> _TASK 1_
Reproduce the production testing passage from "The properties of" up to and including "formation of interest.", replacing "production test" with "flow test".
> _TASK 2_
In the production testing passage, what is a full-scale production test commonly called?
> _TASK 3_
Continue the production testing passage from its final sentence.

> _SELECTED EXCERPT_

The properties of the reservoir rock are logged either while drilling by the means of logging sensors that are used to measure formation properties during the drilling process, known as Measurement While Drilling (MWD) systems and Logging While Drilling (LWD) systems, or it is logged after drilling by the means of Wireline Logging devices, or both. From the log data, the core data, the drill cuttings, and other sources of information from a zone of interest for performing a production test may be identified.

The main purpose of the production test is to measure the productivity and other parameters concerning the formation of interest and the fluids contained therein to determine the production capability and reservoir characteristics of the formation of interest.

Production testing is carried out to acquire data to determine a variety of characteristics of oil and gas reservoirs, including flow characteristics, such as the permeability and mobility. The permeability may be measured both in horizontal and vertical direction. However, to determine horizontal permeability, a solution has yet to be presented that allows determination of the horizontal permeability in various geographic directions, such as north-south or east-west. Knowledge of variations in permeability and mobility in a reservoir depending on the direction of flow may have a considerable impact on selection of reservoir drainage strategies, including but not limited to placement of production and injection wellbores. The present invention addresses these shortcomings of present technology. A variety of production testing methods are known. Production tests are performed prior to completing a well, such as in open holes as well as in cased holes through a perforated liner, or in completed wells where a production string has been installed in the well for providing a permanent flow path to the surface production equipment.

Production testing of a formation in an open hole may include a variety of techniques, from small scale testing performed with a wireline conveyed formation tester or a Logging While Drilling formation testing tool where the formation fluid is produced into a downhole test tool, or a full-scale production test where the formation fluid is produced to surface through a production tubing that is temporarily installed for the test.

The wireline formation tester and the Logging While Drilling formation tester both typically test only a small portion of the wellbore and formation through a small probe that is pressed into the formation at the borehole wall with a sealing arrangement arranged around the probe, or with a dual -packer arrangement where a larger section of the borehole is isolated, typically 1 -2 meter between the packer elements, known in the art as straddle-packers. However, both solutions offer a limited capacity to test and sample only small volumes of a few litres. In some advanced wireline or Logging While Drilling formation tester tools, downhole sensor and measurement capability is built into a tool to provide downhole analysis of the composition of the produced fluids.

A full-scale production test, commonly referred to as a Drill Stem Test (DST), would allow production of formation fluids to be received on the surface through a well test process system that includes light treatment and eventually burning off the produced hydrocarbons, commonly referred to as flaring. This has serious HSE effects, such as the safety risk of receiving the produced fluids at high pressure on surface, and a significant environmental effect from pollution and CO2 emission when burning the produced hydrocarbons. An advantage of using the conventional drill stem test method is that the produced volumes may be as large as needed to conduct an extensive test of the reservoir, without volume restrictions. In many cases a long test with high volumes will be required to identify boundaries of the downhole reservoir and sufficiently map the extent of the reservoir and consequently the total volumes of hydrocarbons that may be produced. Furthermore, fluid samples may be collected frequently on surface and brought to the laboratory for analysis.

> _DATA EXTRACT_
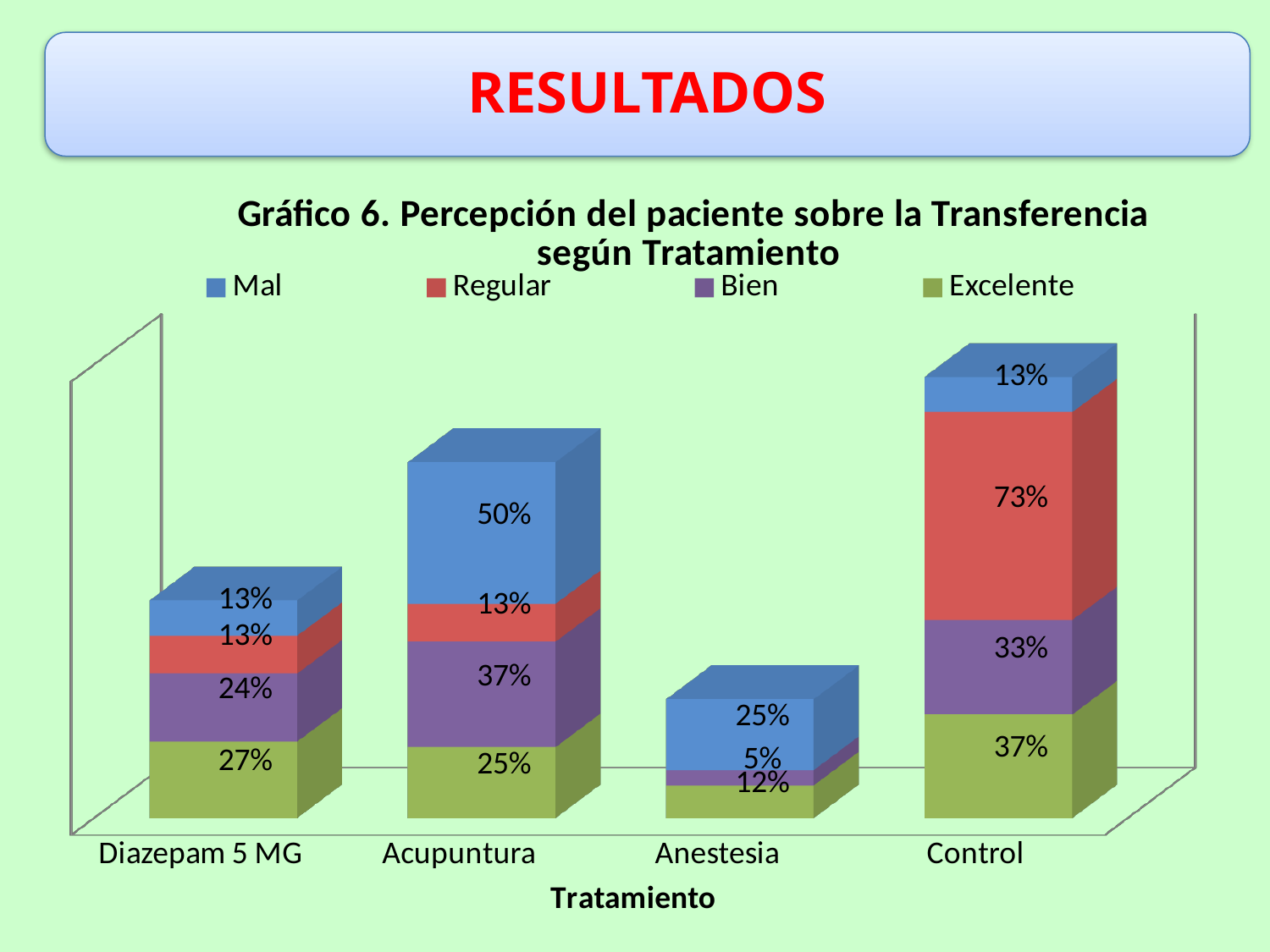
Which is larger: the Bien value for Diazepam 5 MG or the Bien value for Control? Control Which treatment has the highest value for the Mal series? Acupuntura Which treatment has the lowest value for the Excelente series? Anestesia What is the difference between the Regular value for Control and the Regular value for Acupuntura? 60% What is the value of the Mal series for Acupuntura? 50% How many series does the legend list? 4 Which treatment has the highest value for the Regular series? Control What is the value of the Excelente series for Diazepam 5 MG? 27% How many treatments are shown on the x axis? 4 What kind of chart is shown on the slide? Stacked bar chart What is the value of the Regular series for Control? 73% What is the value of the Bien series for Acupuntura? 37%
...
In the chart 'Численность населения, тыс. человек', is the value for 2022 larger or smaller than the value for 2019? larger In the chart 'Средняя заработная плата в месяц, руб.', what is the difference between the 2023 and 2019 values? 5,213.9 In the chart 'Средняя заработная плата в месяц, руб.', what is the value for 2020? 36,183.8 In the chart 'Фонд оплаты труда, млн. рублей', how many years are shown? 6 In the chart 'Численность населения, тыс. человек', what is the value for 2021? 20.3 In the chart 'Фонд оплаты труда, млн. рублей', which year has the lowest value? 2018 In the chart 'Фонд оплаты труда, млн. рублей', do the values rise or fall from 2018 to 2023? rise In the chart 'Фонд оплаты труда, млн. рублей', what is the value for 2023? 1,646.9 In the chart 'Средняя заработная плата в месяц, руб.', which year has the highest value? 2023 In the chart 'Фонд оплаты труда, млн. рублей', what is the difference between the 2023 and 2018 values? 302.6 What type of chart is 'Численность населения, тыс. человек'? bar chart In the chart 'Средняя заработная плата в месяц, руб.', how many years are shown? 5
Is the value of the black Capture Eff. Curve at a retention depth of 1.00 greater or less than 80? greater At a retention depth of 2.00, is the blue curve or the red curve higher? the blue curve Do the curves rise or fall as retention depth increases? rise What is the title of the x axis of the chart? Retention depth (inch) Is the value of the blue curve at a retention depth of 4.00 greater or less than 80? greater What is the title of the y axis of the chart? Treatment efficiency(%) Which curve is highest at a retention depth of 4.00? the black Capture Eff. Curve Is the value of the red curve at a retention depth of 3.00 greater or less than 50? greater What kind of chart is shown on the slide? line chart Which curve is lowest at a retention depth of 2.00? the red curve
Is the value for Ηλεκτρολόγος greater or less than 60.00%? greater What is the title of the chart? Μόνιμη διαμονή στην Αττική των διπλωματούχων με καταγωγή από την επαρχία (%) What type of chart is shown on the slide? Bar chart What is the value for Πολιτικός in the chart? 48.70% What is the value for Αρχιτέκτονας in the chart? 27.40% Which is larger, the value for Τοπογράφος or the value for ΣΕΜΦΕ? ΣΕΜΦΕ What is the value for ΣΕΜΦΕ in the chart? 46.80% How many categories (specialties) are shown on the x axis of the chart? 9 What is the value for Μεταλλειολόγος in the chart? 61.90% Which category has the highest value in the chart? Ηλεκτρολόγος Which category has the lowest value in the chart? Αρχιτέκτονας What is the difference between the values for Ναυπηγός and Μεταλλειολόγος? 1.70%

> _ANSWER SPACE 1_
The properties of the reservoir rock are logged either while drilling by the means of logging sensors that are used to measure formation properties during the drilling process, known as Measurement While Drilling (MWD) systems and Logging While Drilling (LWD) systems, or it is logged after drilling by the means of Wireline Logging devices, or both. From the log data, the core data, the drill cuttings, and other sources of information from a zone of interest for performing a flow test may be identified.

The main purpose of the flow test is to measure the productivity and other parameters concerning the formation of interest and the fluids contained therein to determine the production capability and reservoir characteristics of the formation of interest.

> _ANSWER SPACE 2_
A Drill Stem Test (DST).

> _ANSWER SPACE 3_
It is worth noting that collecting fluid samples on the surface is not the best solution. Collecting fluid samples downhole at in situ conditions is a better solution. When fluids are produced to surface, pressure and temperature will decrease and the fluids may undergo changes because of this and be less representative of the fluid in the reservoir.

An intermediate volume well test method has been introduced where a wireline formation tester tool is used and where produced volumes are diverted into the annular space between a tester and the borehole wall, above the tester. This is known as the Formation Testing While Tripping tool, FTWD. The hydrocarbons that are produced in the well test will then migrate up the annulus and once it reaches the surface rig it is treated on the surface through the mud processing system. With this system it is possible to pump much higher volumes than conventional wireline formation testing, however, as the hydrocarbons reach the surface they must be treated and there are safety concerns and environmental effects be receiving the fluids on surface through the drilling mud.

There is a need to develop a well testing solution that can be performed downhole without producing the hydrocarbons to the surface, with associated safety and environmental concerns, and at the same time enable sufficient test volumes to render an adequate well test from a reservoir analysis point-of-view. This would require greater production volumes than possible with conventional wireline formation testers, Logging While Drilling formation testers or even Formation Testing While Tripping formation testers. This is because, in all these cases the volumes are limited to the volume that can be collected in a sample chamber, or in the case of the Formation Testing While Tripping, the volume that can be safely contained and processed within the borehole annular volumes. Furthermore, it will require advanced downhole sensing and measurement technology to perform the analysis downhole. There is also a need to develop downhole well testing technology that is capable of measuring permeability and mobility in different directions.

A production test usually undergoes two phases, each with a duration of several hours to a few days. The first phase is commonly known as the draw -down phase, which essentially means the reservoir fluid is allowed to flow into the well test equipment. Initially during draw-down, the fluid adjacent the production zone flows into the well, but gradually the fluid from greater distances will flow into the well. When reservoir fluid flows into the well, material is removed from the reservoir and hence the pressure in the reservoir will decrease. This pressure decrease is most significant closest to the wellbore and gradually decreases further away from the wellbore. This is because the reservoir fluid will flow predominantly radially towards the production well. The pressure in the well decreases because the fluid must flow over a longer distance through the formation, subjecting it to increasing pressure loss. When a constant flow rate from a particular zone is maintained, then the pressure in the well depends only on the character of the formation and the fluids contained therein. During the first phase of a production test, previously referred to as the draw-down phase, the pressure draw-down and temperature measurements over time are recorded. In this phase it is common to ensure a constant flow rate. In the second phase of the production test, commonly referred to as the build-up phase, the fluid flow from the production zone being tested is stopped by closing the well test flow path. The pressure within the well then gradually rises to the formation pressure as the fluids will flow towards lower pressure areas around the wellbore in search of pressure equilibrium. The pressure build-up and temperature over time are recorded. The pressure, temperature and the flow-rate measurements are used to analyse the reservoir characteristics, as well as analysis of the composition of the produced fluid.

During the first phase of production testing in a conventional DST test, the formation fluid is directed to the surface via a tubing. Packers in the annulus between the tubing and the well, or the tubing and the perforated liner, are placed to seal the annulus so the formation fluid will flow through the tubing and not through the annulus. A flow control valve at the upper end of the tubing at the surface is used to control the flow of the fluid from the formation. Downhole pumps are sometimes installed to maintain a desired fluid flow rate.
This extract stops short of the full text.